** Begin Exercise input **

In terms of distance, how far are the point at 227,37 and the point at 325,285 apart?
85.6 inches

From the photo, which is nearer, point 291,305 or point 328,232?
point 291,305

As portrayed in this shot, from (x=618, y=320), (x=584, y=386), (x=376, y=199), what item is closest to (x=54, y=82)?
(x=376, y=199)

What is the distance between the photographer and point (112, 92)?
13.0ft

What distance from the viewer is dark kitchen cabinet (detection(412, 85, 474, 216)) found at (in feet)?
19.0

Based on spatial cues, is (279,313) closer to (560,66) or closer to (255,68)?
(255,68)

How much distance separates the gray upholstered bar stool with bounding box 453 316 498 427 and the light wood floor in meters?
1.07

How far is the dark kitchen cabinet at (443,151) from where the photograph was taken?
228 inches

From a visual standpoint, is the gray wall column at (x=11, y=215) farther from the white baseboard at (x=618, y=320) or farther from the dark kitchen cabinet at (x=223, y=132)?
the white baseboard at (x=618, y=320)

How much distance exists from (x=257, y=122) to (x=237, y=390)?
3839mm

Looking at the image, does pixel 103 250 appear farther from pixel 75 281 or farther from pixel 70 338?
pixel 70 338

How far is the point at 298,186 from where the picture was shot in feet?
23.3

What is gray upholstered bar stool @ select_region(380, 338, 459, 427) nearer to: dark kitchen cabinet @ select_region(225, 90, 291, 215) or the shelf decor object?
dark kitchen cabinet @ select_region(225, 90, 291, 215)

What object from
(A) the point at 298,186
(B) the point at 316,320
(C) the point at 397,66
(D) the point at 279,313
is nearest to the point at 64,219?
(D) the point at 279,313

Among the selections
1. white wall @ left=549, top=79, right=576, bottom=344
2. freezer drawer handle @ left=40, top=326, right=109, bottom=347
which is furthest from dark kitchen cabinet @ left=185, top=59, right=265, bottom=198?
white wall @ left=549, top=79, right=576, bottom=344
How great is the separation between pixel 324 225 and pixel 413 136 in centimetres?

** End Exercise input **

**Short task**
Copy out the records again word for word, starting at the line containing "What object from" and continuing through the end of the records, both ends included.

**Expected output**
What object from
(A) the point at 298,186
(B) the point at 316,320
(C) the point at 397,66
(D) the point at 279,313
is nearest to the point at 64,219?
(D) the point at 279,313

Among the selections
1. white wall @ left=549, top=79, right=576, bottom=344
2. freezer drawer handle @ left=40, top=326, right=109, bottom=347
which is furthest from dark kitchen cabinet @ left=185, top=59, right=265, bottom=198?
white wall @ left=549, top=79, right=576, bottom=344
How great is the separation between pixel 324 225 and pixel 413 136 in centimetres?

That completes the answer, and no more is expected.